Some of the materials the TSA turned over rely on problematic assumptions. One TSA presentation from 2006, titled “Femme Fatale: Female Suicide Bombers,” says that “females tend to be more emotional and therefore easier to indoctrinate.”
What’s more, you’re not just being watched using pseudo-science in the security line — plain clothes TSA employees are also watching you in the terminal. They’ve had people deployed to check whether you look nervous or have body odor (seriously, that’s apparently one of the signs you may be a terrorist) since 2009.
The TSA’s checklist used in behavior detection training even suggests that if you object to the screening process, that’s a sign you’re a terrorist.
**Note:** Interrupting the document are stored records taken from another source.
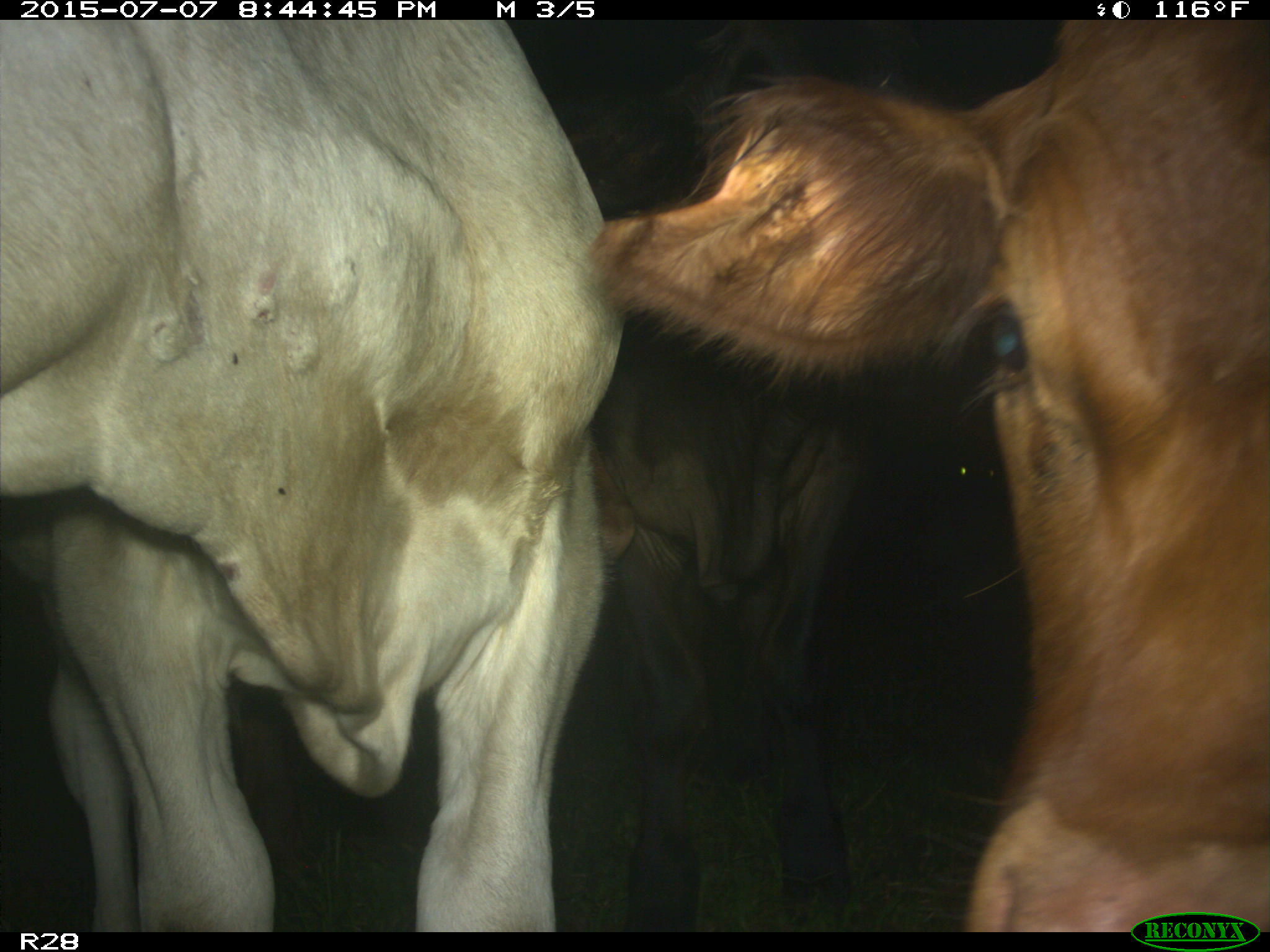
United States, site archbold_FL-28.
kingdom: Animalia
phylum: Chordata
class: Mammalia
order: Artiodactyla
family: Bovidae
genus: Bos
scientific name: Bos taurus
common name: domestic cow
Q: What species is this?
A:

Meanwhile no matter how much security agencies may want to ‘be like Israel’ — the Tel Aviv airport model doesn’t scale. Las Vegas airport handles about 25 million passengers a year. Tel Aviv – the nation’s only major international airport — handles about 18 million. That’s one airport. There are over 350 ‘primary’ commercial airports in the U.S. [those that process over 10,000 enplanments annually].
There’s insufficient science and insufficient training. Presumably recognizing this, the TSA stopped having these Behavior Detection Officers pull people out of the regular screening line to go through PreCheck instead. However they still allowed people identified as safe by dogs to leave the regular screening line — dogs handled by officers who had to interpret what the dogs were saying.
None of this reduces security of course, PreCheck screening is what everyone should be going through.